**ページ本文:**
= = =

結婚して8年になる初瀬真守(小泉孝太郎)と、真守の母親・照子(風吹ジュン)が住む実家の敷地内に建つはなれで暮らしている桃子(江口のりこ)。何事にも興味のない夫に対し不満を持ちつつ、手の込んだ献立やセンスのある装いなどで毎日を充実させていた。そんな桃子の周辺で不穏な出来事が起こり、桃子の日常は少しずつ乱れ始める…。

映像化が続く吉田修一の原作小説をどのように映画化しようと考えたのか、江口のりこをはじめとしたキャストの役へのアプローチに対して感じたことなどを監督に話を伺った。

ギミックに凝った演出より登場人物の心の機微や葛藤を大切に描きたかった

監督が原作本の映像化を熱望したと聞きましたが、どこに惹かれたのですか?

= = =

**記録データ:**
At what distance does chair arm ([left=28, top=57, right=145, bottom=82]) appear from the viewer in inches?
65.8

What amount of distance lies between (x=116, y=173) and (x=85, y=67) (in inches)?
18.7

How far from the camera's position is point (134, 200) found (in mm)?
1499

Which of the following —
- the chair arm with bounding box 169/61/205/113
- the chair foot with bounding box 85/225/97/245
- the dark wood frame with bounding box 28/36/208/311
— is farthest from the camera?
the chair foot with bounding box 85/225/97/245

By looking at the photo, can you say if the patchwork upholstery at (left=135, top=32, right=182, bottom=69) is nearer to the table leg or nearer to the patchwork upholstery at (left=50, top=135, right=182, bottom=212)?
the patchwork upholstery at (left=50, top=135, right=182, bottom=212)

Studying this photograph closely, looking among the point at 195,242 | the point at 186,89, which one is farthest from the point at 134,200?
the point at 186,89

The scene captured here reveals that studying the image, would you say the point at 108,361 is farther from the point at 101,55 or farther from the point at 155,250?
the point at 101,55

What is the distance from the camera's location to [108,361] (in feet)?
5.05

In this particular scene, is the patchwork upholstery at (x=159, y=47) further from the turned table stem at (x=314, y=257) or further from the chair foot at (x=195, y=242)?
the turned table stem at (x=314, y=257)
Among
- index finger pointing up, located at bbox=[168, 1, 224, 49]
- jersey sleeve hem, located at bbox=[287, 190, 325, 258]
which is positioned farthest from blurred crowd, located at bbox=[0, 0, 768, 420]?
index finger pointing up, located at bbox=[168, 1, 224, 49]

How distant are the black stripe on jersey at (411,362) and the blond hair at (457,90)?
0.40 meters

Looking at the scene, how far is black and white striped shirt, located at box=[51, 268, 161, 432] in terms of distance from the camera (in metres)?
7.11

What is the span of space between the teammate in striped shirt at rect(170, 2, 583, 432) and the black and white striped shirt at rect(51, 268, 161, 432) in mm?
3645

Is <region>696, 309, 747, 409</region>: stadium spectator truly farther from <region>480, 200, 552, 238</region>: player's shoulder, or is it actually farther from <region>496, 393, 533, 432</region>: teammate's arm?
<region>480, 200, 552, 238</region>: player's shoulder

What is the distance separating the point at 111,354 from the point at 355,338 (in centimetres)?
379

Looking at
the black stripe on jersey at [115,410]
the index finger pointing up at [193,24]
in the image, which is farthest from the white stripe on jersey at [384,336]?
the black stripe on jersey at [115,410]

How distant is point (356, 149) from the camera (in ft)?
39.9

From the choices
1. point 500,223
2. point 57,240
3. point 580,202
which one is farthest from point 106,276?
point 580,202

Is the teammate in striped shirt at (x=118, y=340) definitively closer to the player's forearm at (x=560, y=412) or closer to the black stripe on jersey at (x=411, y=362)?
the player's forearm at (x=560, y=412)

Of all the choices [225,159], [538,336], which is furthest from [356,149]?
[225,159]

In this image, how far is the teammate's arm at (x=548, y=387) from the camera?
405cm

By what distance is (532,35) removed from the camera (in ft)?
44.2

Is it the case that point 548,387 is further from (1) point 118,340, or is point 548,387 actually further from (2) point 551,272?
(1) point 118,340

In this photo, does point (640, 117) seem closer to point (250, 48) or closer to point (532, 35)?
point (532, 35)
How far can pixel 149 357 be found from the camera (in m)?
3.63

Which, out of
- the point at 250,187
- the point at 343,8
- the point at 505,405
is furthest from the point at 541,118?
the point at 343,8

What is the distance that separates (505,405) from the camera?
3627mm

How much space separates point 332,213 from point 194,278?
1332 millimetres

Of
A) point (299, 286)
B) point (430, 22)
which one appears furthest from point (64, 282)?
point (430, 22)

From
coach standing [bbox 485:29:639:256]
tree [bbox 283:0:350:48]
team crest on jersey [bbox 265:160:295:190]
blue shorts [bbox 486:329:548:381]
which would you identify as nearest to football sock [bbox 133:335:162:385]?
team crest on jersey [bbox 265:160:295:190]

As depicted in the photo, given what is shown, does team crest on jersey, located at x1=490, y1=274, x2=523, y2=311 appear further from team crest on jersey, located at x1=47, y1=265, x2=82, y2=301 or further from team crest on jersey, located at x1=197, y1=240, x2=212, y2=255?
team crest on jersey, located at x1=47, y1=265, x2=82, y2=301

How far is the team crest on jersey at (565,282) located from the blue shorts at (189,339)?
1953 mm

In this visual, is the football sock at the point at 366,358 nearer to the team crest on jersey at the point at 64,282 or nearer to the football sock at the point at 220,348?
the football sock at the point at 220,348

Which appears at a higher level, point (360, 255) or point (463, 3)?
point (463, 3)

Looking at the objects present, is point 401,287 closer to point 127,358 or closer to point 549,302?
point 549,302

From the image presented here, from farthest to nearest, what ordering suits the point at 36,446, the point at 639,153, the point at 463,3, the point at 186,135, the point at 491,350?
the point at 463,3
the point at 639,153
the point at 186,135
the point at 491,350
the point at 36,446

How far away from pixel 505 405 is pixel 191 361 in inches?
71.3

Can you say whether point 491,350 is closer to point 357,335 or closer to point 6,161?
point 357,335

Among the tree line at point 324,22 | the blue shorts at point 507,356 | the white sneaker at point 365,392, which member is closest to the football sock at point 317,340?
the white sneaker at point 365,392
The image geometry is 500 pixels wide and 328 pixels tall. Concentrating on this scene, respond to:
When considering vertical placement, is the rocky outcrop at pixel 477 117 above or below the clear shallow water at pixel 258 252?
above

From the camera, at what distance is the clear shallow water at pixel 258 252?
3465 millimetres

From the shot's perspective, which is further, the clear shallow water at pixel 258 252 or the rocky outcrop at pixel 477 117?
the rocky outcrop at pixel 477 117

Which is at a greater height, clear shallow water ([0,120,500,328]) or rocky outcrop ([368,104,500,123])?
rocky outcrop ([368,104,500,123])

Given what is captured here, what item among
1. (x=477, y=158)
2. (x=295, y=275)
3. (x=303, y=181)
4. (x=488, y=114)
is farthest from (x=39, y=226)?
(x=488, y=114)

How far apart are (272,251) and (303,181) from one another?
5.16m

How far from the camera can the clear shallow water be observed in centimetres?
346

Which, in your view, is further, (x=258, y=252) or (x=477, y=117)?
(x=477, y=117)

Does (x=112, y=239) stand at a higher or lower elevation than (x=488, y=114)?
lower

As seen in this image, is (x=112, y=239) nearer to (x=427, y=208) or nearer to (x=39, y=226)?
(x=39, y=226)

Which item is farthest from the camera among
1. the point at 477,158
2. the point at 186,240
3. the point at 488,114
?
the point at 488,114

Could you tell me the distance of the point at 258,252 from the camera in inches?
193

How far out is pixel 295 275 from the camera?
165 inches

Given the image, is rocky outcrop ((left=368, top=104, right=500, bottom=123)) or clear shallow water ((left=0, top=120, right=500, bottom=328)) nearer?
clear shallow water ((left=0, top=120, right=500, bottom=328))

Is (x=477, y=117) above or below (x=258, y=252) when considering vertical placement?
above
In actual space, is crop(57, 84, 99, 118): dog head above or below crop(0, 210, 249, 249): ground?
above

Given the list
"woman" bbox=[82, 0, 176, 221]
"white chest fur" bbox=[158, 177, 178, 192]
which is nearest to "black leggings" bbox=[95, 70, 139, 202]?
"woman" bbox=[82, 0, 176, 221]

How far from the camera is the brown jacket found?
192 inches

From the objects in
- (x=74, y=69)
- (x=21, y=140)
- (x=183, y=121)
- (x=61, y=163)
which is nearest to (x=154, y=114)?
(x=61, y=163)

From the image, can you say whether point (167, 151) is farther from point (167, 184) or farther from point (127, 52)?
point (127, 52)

= = =

**課題一覧:**
(a) 本文によると、初瀬真守を演じているのは誰ですか。
(b) 本文のうち、「結婚して8年になる初瀬真守(小泉孝太郎)」から始まり「監督が原作本の映像化を熱望したと聞きましたが、どこに惹かれたのですか?」に至るまでの部分を、一字一句変えずに書き写してください。
(c) 本文の内容を二文で要約してください。
本文の情報だけをもとに答えてください。

**解答:**
(a) 小泉孝太郎です。

(b)
結婚して8年になる初瀬真守(小泉孝太郎)と、真守の母親・照子(風吹ジュン)が住む実家の敷地内に建つはなれで暮らしている桃子(江口のりこ)。何事にも興味のない夫に対し不満を持ちつつ、手の込んだ献立やセンスのある装いなどで毎日を充実させていた。そんな桃子の周辺で不穏な出来事が起こり、桃子の日常は少しずつ乱れ始める…。

映像化が続く吉田修一の原作小説をどのように映画化しようと考えたのか、江口のりこをはじめとしたキャストの役へのアプローチに対して感じたことなどを監督に話を伺った。

ギミックに凝った演出より登場人物の心の機微や葛藤を大切に描きたかった

監督が原作本の映像化を熱望したと聞きましたが、どこに惹かれたのですか?

(c) 結婚して8年になる真守と、その母親・照子が住む実家の敷地内のはなれで暮らす桃子は、何事にも興味のない夫に不満を持ちつつも手の込んだ献立やセンスのある装いで毎日を充実させていたが、周辺で不穏な出来事が起こり日常が少しずつ乱れ始める。記事では、吉田修一の原作小説をどのように映画化しようと考えたのかや、江口のりこをはじめとしたキャストの役へのアプローチに対して感じたことなどについて、監督に話を聞いている。